* **TASK**:
Repeat, unchanged, the lines running from the one that contains "If we compare" up to and including the one that contains "4.01 metres".

[Data records]
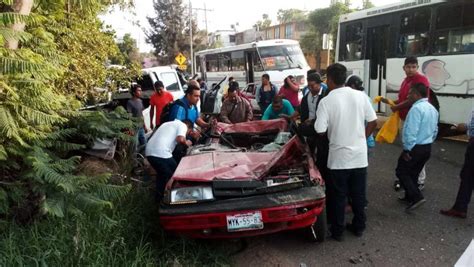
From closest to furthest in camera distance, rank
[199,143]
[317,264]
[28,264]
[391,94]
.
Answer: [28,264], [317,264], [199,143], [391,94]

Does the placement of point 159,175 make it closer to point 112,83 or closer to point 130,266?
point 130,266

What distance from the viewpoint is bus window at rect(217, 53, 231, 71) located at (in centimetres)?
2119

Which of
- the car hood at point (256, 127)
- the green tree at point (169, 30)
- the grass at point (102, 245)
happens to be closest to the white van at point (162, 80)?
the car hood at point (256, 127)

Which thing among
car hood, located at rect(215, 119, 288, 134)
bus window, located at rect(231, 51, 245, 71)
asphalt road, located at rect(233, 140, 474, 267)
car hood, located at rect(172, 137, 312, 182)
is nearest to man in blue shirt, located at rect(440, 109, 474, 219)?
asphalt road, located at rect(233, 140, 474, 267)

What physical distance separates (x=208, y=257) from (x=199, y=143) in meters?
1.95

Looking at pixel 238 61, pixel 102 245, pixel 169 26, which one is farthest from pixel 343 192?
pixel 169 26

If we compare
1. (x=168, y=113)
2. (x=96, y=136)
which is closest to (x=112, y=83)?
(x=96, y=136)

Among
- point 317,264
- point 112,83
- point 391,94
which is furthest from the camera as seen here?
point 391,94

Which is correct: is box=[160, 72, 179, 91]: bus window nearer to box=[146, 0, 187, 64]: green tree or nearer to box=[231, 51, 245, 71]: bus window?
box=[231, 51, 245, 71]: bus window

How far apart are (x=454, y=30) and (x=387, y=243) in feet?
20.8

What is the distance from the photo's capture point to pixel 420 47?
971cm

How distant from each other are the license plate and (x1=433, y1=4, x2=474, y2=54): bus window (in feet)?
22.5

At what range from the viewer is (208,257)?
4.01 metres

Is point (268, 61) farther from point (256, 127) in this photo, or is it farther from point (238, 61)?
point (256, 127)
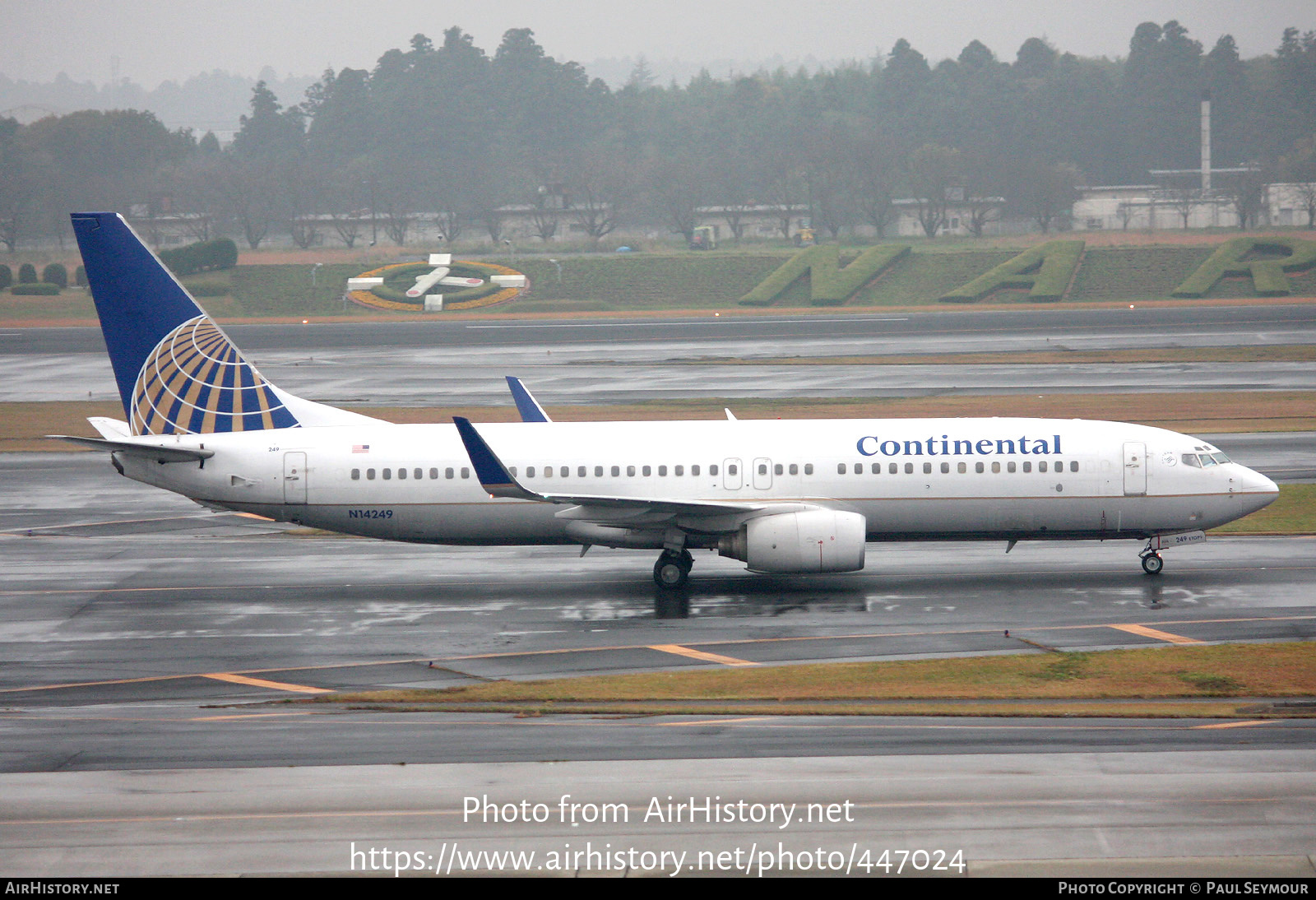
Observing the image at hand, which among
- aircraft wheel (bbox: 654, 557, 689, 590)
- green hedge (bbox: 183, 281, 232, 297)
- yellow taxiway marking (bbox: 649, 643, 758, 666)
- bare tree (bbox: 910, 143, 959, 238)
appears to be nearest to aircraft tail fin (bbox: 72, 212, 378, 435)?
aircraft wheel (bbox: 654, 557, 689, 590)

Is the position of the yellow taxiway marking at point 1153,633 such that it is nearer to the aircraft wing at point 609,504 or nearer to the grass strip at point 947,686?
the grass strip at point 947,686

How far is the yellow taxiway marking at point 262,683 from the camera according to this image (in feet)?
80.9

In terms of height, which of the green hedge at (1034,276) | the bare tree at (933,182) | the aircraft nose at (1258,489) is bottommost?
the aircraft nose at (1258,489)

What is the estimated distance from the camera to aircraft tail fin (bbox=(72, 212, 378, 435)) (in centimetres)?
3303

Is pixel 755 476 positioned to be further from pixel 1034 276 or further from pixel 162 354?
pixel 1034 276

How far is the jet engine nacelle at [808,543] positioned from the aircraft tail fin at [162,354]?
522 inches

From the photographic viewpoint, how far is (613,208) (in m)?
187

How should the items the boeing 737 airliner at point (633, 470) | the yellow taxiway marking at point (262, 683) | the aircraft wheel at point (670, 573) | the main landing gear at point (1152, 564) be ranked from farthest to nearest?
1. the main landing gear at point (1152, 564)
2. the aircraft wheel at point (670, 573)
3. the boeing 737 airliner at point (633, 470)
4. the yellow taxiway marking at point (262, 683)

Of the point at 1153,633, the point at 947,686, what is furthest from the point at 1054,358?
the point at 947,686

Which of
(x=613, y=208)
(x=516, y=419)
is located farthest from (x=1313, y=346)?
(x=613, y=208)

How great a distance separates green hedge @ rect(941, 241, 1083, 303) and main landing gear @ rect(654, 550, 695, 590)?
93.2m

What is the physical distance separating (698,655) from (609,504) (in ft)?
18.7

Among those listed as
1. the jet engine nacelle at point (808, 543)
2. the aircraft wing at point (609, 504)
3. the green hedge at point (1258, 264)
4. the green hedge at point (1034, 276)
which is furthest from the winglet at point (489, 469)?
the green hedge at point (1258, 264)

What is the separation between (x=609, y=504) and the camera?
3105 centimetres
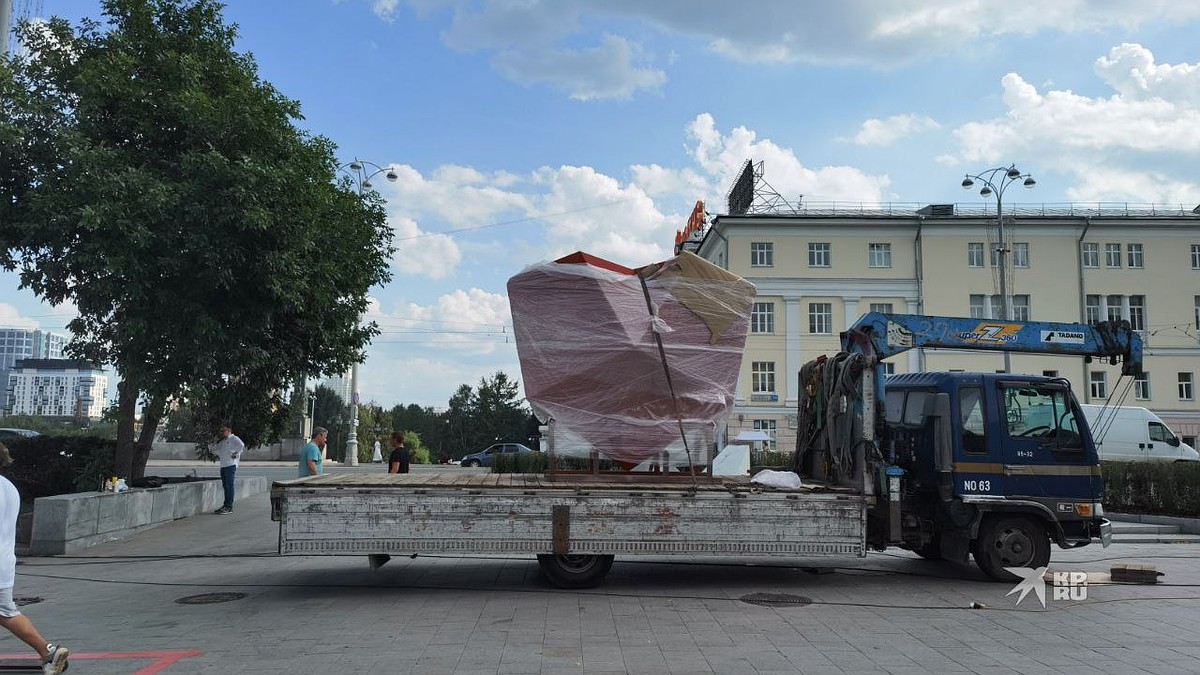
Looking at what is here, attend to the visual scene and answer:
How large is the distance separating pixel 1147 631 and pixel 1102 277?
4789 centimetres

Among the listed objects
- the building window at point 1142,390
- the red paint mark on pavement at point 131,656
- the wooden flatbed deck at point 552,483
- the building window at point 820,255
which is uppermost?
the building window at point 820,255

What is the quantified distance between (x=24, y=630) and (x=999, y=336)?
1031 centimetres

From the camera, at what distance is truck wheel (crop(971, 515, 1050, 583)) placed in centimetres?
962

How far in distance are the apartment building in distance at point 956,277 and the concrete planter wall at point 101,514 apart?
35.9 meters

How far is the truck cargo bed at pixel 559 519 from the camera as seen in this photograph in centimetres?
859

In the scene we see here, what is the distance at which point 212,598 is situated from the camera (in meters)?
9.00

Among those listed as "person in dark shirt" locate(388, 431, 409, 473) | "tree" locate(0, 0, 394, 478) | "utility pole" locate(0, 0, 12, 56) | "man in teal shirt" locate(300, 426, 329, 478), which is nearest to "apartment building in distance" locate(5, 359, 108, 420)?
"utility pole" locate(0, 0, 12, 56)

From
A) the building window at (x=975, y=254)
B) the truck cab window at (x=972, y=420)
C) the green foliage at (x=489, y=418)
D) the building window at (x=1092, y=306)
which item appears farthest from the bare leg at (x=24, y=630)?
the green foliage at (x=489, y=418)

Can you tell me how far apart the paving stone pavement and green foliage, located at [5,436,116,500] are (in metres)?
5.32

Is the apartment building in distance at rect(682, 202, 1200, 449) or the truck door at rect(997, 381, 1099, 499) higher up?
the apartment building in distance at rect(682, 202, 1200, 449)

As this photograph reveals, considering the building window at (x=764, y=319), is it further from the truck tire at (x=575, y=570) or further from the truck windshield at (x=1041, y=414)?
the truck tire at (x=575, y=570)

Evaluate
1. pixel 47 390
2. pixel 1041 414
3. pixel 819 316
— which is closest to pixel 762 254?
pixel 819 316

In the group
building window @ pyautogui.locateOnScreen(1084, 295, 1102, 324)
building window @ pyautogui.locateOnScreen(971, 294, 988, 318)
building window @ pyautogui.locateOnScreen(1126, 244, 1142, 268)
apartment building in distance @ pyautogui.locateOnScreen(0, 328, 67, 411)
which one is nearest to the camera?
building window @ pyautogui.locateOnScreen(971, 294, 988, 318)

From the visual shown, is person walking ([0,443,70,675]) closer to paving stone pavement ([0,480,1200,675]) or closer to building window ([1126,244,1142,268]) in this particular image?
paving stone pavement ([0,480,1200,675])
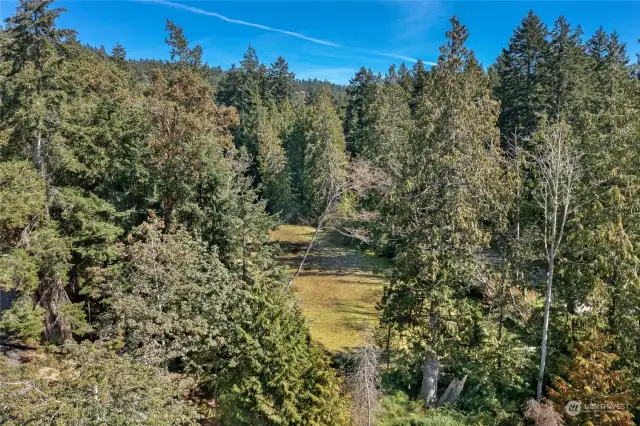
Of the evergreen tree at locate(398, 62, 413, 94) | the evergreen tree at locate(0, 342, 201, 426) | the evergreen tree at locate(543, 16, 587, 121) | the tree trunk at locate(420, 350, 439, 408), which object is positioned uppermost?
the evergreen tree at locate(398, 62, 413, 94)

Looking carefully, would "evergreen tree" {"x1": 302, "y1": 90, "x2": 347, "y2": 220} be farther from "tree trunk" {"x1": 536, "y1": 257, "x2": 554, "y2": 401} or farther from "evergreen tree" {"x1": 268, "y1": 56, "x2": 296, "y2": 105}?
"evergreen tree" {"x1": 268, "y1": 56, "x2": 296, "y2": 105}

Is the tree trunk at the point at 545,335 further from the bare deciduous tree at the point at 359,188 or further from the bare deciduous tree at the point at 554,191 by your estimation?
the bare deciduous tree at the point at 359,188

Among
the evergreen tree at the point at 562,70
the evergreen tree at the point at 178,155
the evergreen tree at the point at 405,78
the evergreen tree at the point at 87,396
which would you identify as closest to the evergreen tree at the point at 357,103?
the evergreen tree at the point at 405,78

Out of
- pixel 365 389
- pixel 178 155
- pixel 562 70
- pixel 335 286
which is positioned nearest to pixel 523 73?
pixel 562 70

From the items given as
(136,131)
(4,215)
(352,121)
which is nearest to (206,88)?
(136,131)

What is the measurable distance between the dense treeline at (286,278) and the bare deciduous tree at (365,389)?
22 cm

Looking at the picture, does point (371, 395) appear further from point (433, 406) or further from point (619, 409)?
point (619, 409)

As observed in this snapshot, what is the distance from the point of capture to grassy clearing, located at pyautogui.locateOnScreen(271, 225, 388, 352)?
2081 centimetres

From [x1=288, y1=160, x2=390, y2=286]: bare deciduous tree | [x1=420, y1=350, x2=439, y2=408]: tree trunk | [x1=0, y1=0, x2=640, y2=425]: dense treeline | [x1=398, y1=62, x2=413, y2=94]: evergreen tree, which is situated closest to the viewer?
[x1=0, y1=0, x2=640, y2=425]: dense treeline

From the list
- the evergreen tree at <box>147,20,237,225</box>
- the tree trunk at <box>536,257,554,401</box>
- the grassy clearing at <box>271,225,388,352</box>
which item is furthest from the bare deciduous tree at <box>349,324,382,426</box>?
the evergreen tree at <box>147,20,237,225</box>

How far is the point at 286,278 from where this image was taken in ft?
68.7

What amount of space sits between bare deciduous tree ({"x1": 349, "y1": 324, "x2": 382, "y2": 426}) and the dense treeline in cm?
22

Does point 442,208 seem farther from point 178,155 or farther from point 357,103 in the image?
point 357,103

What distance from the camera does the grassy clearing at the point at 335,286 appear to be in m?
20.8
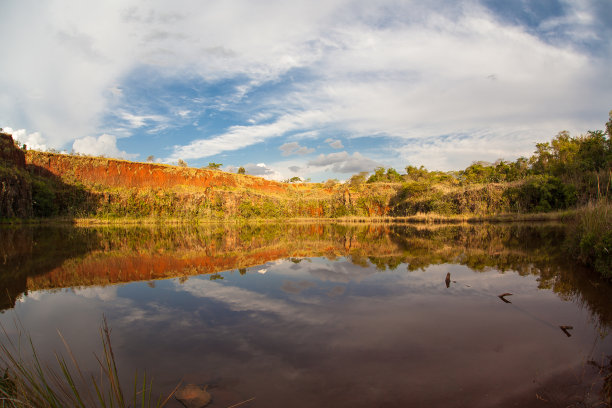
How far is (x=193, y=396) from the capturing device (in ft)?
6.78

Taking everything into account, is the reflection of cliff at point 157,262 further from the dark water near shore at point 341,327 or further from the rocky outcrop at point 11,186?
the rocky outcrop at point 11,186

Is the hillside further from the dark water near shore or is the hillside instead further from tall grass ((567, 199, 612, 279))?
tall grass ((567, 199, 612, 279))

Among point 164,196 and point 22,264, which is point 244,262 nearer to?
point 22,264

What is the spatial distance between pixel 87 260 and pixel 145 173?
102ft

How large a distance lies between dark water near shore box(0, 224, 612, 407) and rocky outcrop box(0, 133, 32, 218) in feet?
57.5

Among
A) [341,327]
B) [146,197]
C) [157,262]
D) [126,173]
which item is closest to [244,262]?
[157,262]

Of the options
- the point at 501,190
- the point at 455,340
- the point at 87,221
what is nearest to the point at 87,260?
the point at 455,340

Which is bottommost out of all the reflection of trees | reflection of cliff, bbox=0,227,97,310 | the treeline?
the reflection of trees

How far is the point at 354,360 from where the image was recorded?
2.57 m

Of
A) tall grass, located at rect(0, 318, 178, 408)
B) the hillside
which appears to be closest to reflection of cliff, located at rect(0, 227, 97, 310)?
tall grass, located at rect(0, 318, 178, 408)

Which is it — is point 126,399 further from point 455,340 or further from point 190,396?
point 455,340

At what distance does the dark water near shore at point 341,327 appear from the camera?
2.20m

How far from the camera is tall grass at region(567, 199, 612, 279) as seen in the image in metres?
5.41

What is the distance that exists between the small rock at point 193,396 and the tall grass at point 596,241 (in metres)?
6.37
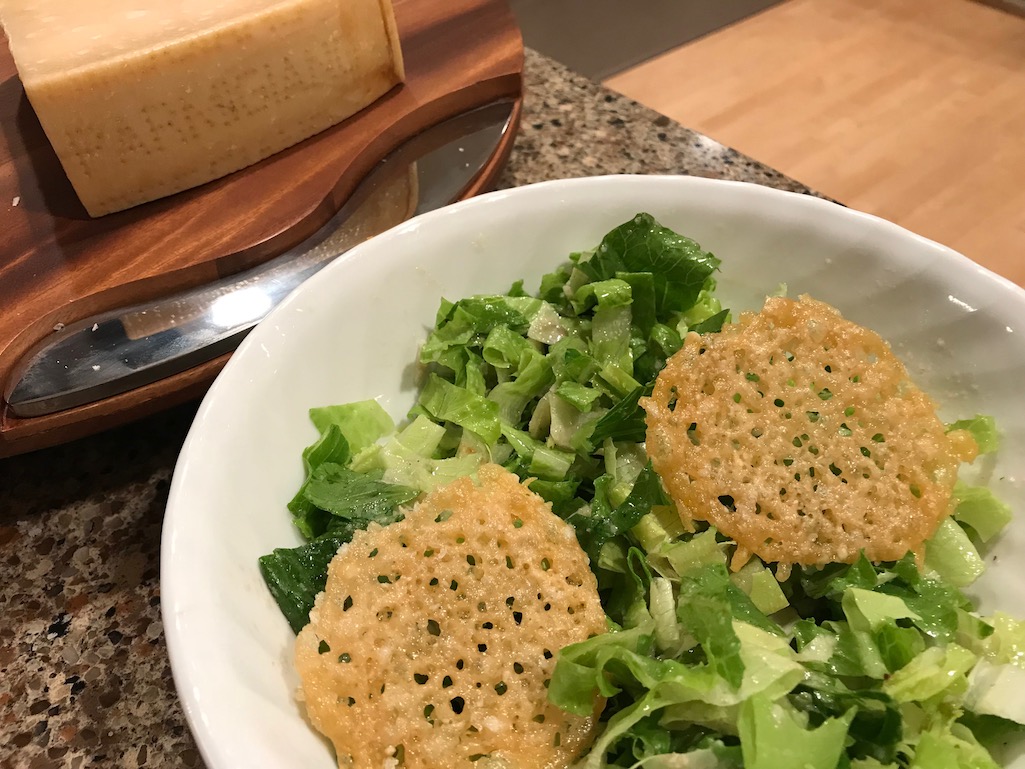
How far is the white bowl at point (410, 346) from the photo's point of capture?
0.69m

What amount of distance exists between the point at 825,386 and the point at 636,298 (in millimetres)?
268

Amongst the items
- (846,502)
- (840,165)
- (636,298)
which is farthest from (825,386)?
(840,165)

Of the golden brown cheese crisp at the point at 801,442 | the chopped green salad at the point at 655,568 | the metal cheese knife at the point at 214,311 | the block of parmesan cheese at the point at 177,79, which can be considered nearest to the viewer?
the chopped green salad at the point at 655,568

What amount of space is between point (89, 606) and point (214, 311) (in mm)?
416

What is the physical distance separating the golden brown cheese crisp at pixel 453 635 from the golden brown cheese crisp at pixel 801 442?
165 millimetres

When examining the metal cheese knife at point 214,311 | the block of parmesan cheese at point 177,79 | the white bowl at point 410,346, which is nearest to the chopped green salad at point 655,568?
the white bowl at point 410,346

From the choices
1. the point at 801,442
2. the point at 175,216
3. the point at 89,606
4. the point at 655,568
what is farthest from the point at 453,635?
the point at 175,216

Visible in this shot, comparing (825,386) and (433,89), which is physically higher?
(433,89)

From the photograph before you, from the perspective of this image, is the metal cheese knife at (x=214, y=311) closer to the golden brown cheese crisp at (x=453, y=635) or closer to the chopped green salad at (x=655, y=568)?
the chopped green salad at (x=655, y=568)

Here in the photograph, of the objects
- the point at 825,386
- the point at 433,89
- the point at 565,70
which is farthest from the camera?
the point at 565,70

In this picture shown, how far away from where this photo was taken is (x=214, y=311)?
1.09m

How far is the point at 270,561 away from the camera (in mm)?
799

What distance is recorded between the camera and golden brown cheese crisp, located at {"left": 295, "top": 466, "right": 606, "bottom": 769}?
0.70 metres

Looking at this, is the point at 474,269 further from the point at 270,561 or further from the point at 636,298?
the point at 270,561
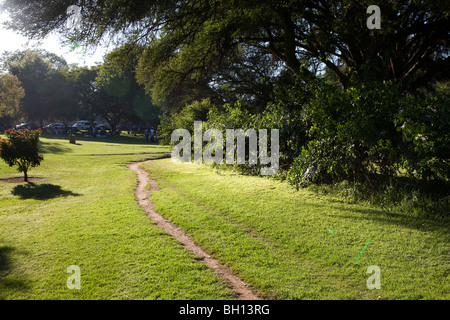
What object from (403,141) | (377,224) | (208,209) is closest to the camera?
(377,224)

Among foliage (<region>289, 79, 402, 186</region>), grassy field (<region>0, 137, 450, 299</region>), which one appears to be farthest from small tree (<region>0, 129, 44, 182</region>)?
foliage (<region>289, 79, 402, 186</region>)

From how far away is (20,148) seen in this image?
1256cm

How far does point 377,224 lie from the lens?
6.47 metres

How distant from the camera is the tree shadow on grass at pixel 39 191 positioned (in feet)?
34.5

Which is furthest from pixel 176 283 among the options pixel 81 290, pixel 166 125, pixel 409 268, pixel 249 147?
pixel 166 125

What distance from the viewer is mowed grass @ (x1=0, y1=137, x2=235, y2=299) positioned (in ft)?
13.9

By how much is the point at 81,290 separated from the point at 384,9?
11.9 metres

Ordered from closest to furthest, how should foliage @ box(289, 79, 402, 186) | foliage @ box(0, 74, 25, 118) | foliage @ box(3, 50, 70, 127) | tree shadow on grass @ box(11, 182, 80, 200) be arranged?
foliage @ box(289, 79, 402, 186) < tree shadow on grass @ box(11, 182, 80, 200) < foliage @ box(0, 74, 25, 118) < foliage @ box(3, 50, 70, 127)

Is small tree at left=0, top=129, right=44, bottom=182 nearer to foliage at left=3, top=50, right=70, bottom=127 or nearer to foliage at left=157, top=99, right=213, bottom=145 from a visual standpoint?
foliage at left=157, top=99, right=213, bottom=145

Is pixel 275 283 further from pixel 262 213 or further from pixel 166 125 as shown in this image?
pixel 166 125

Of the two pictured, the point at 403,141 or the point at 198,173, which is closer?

* **SOLVED EXERCISE**:
If we compare
1. (x=168, y=113)
2. (x=96, y=136)
which is closest to (x=112, y=83)?
(x=96, y=136)

Among
- point 317,264
- point 112,83
- point 391,94
which is furthest from the camera as seen here?
point 391,94

Which is correct: is box=[160, 72, 179, 91]: bus window nearer to box=[146, 0, 187, 64]: green tree or nearer to box=[231, 51, 245, 71]: bus window?
box=[231, 51, 245, 71]: bus window

How far apart are (x=454, y=30) and (x=387, y=243) in feet?
20.8

What is the distance from the photo's capture point to pixel 420 47?
971cm

How distant from each other are the license plate and (x1=433, y1=4, x2=474, y2=54): bus window (in feet)?
22.5

At what range from the viewer is (208,257)?
4.01 metres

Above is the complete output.